• What this task involves
Pick out every line of the items below that contains the string "image", and copy each such line in full. Case counts, so a line qualifies only when its capitalization matches.

• Extracted information

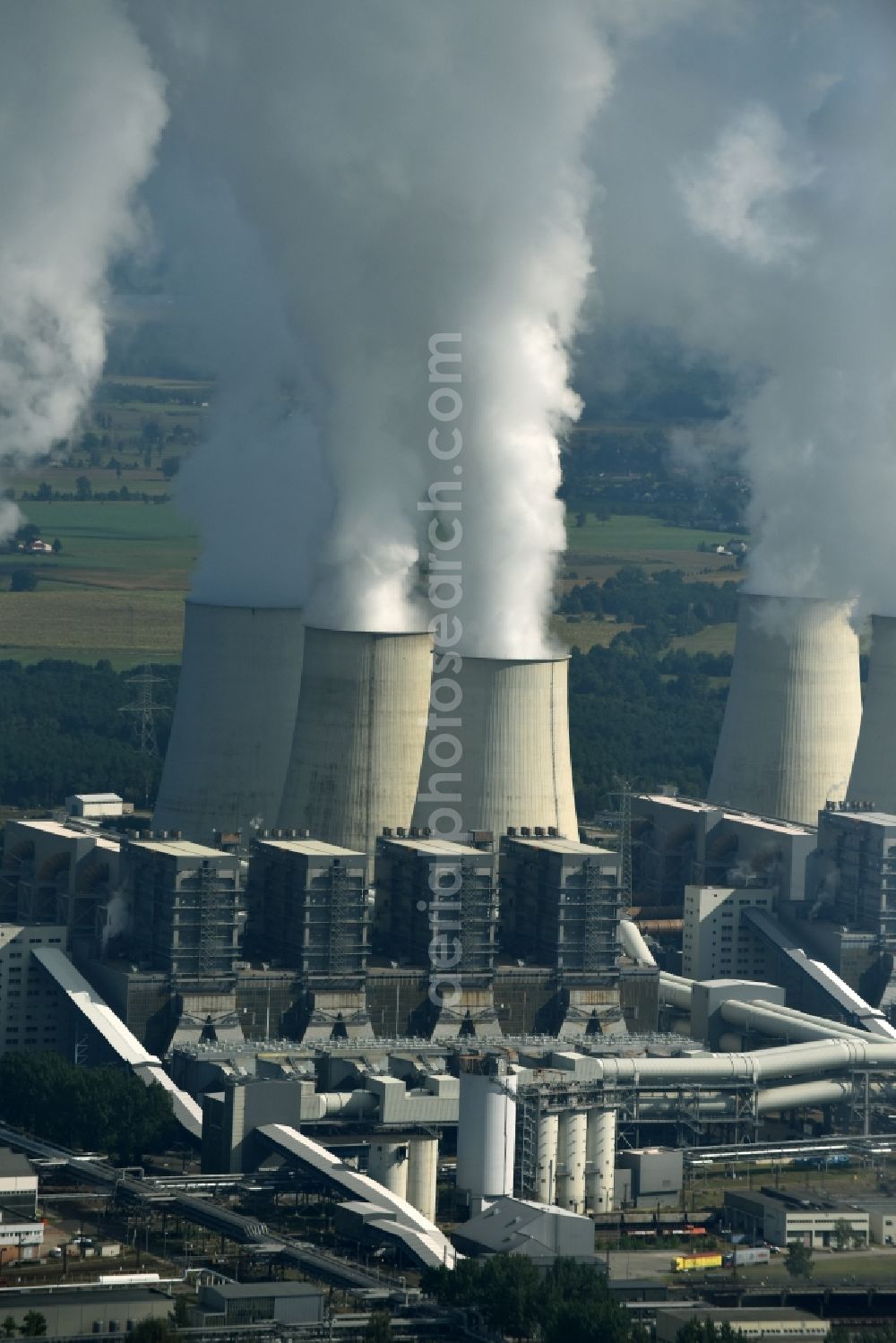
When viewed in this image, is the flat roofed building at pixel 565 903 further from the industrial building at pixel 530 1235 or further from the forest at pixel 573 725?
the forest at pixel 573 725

---

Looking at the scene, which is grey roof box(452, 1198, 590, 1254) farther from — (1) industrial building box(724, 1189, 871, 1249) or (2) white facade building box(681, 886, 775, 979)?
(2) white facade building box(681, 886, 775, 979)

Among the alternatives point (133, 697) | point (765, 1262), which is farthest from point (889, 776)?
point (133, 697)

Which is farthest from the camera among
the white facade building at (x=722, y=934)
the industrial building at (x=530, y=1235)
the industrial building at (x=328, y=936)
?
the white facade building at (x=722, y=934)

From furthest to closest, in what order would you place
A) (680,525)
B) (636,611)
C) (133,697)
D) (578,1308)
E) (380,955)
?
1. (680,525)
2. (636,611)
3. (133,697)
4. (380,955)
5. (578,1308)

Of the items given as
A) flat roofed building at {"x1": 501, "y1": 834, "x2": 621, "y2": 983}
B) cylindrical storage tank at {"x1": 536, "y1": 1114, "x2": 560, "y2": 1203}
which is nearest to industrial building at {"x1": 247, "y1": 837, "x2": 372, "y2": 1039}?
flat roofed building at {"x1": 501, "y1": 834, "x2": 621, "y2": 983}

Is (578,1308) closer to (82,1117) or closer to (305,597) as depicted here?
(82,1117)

==

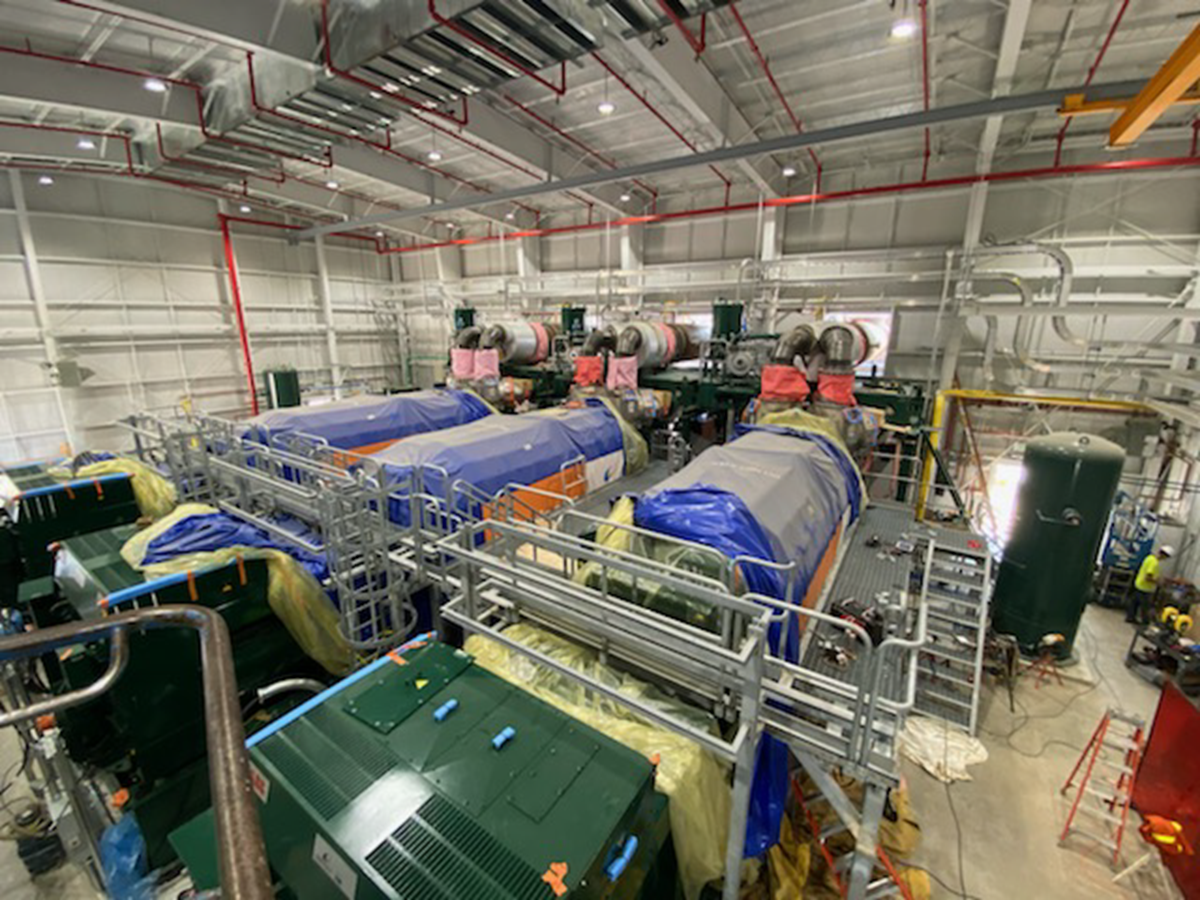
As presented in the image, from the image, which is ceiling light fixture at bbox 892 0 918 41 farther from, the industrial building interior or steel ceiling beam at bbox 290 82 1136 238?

• Answer to the task
When viewed in this image, is the flat roofed building at pixel 565 903 further from the industrial building at pixel 530 1235 or further from the forest at pixel 573 725?
As presented in the image, from the image, which is ceiling light fixture at bbox 892 0 918 41 farther from, the industrial building interior or steel ceiling beam at bbox 290 82 1136 238?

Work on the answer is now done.